----- RECORDED DATA

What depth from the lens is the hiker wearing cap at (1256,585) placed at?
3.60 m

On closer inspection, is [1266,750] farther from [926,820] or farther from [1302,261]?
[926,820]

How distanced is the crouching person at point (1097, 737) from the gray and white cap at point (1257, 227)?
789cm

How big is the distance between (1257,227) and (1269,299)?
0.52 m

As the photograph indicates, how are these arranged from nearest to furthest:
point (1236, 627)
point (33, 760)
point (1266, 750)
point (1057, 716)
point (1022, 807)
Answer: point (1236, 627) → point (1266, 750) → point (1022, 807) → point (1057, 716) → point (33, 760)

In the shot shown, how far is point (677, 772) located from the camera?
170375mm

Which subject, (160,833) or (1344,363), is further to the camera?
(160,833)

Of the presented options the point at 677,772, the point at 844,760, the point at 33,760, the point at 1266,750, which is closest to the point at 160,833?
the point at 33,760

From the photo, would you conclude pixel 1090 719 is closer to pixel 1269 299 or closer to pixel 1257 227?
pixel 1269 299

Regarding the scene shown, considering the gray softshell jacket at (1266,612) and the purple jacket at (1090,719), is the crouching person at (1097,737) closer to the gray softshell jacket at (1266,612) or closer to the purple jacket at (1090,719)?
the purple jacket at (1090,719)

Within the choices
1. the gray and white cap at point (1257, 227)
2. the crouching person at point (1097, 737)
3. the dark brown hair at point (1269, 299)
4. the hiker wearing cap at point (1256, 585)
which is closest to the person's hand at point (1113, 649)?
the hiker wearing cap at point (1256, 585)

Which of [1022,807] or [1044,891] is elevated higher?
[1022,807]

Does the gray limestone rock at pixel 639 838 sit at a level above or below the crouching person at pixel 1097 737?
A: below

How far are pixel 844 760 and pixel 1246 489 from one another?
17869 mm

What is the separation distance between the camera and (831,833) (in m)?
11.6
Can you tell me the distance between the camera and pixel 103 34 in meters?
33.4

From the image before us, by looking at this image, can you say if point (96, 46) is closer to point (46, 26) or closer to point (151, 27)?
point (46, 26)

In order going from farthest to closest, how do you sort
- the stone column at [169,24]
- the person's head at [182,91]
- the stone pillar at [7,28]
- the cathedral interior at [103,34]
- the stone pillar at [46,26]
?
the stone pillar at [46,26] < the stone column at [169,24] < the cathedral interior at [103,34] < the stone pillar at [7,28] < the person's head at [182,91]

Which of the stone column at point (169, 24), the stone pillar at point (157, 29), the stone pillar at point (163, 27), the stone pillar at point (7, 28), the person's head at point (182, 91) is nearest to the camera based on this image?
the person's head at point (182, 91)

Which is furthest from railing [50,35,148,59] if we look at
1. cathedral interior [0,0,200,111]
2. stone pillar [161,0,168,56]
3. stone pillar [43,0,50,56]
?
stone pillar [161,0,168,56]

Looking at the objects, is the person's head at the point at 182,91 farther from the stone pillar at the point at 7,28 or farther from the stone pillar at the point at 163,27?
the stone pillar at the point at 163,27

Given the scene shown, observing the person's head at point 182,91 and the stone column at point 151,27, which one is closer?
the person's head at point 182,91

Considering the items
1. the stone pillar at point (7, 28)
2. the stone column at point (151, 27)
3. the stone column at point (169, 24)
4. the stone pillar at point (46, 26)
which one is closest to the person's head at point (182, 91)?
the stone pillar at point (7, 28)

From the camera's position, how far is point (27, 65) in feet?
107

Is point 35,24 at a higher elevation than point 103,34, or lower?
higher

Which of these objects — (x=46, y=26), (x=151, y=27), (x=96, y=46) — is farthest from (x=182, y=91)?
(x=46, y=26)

----------

Pull out every entry above and copy each one verbatim, with nothing changed or left out.

**RESULT OF THIS EXERCISE:**
What depth from the lens is the hiker wearing cap at (1256,585) placed at?
3.60 m

On closer inspection, is [1266,750] farther from [926,820] or farther from [1302,261]?
[926,820]

How distanced is the crouching person at point (1097, 737) from the gray and white cap at point (1257, 227)?
789cm

How big is the distance between (1257,227) and (1269,299)?
0.52 m

As the photograph indicates, how are these arranged from nearest to furthest:
point (1236, 627)
point (33, 760)
point (1266, 750)
point (1057, 716)
point (1022, 807)
Answer: point (1236, 627) → point (1266, 750) → point (1022, 807) → point (1057, 716) → point (33, 760)

In the shot shown, how far is point (677, 772) located from the camera?
170375mm

Which subject, (160,833) or (1344,363), is further to the camera?
(160,833)

Of the presented options the point at 677,772, the point at 844,760, the point at 33,760, the point at 1266,750, which is closest to the point at 160,833?
the point at 33,760

From the photo, would you conclude pixel 1090 719 is closer to pixel 1269 299 or closer to pixel 1257 227?
pixel 1269 299

Regarding the scene shown, considering the gray softshell jacket at (1266,612) and the purple jacket at (1090,719), is the crouching person at (1097,737) closer to the gray softshell jacket at (1266,612) or closer to the purple jacket at (1090,719)?
the purple jacket at (1090,719)

Within the choices
1. the gray and white cap at point (1257, 227)
2. the crouching person at point (1097, 737)
3. the dark brown hair at point (1269, 299)
4. the hiker wearing cap at point (1256, 585)
which is closest to the person's hand at point (1113, 649)?
the hiker wearing cap at point (1256, 585)

Which of [1022,807] or [1044,891] is elevated higher?
[1022,807]

Does the gray limestone rock at pixel 639 838 sit at a level above or below the crouching person at pixel 1097 737?
A: below

How far are pixel 844 760 and pixel 1246 489 from one another?
17869 mm

What is the separation distance between the camera and (831,833) (in m)?
11.6
Can you tell me the distance between the camera and pixel 103 34 in meters?
33.4

From the image before us, by looking at this image, can you say if point (96, 46) is closer to point (46, 26) or closer to point (151, 27)?
point (46, 26)

In order going from farthest to closest, how do you sort
- the stone column at [169,24]
- the person's head at [182,91]
- the stone pillar at [7,28]
- the cathedral interior at [103,34]
- the stone pillar at [46,26]
?
the stone pillar at [46,26] < the stone column at [169,24] < the cathedral interior at [103,34] < the stone pillar at [7,28] < the person's head at [182,91]

Which of the stone column at point (169, 24), the stone pillar at point (157, 29), the stone pillar at point (163, 27), the stone pillar at point (7, 28), the person's head at point (182, 91) is nearest to the camera based on this image?
the person's head at point (182, 91)

Which is furthest from railing [50,35,148,59] if we look at
1. cathedral interior [0,0,200,111]
2. stone pillar [161,0,168,56]
3. stone pillar [43,0,50,56]
?
stone pillar [161,0,168,56]

Looking at the objects, is the person's head at the point at 182,91 farther from the stone pillar at the point at 7,28 or farther from the stone pillar at the point at 163,27?
the stone pillar at the point at 163,27

Given the scene shown, observing the person's head at point 182,91 and the stone column at point 151,27, which one is closer?
the person's head at point 182,91

Considering the items
1. the stone pillar at point (7, 28)
2. the stone column at point (151, 27)
3. the stone column at point (169, 24)
4. the stone pillar at point (46, 26)
which one is closest to the person's head at point (182, 91)?
the stone pillar at point (7, 28)

From the camera's position, how far is point (27, 65) in feet?
107

Is point 35,24 at a higher elevation than point 103,34, or lower?
higher

Which of these objects — (x=46, y=26), (x=151, y=27), (x=96, y=46) — is farthest from (x=182, y=91)?
(x=46, y=26)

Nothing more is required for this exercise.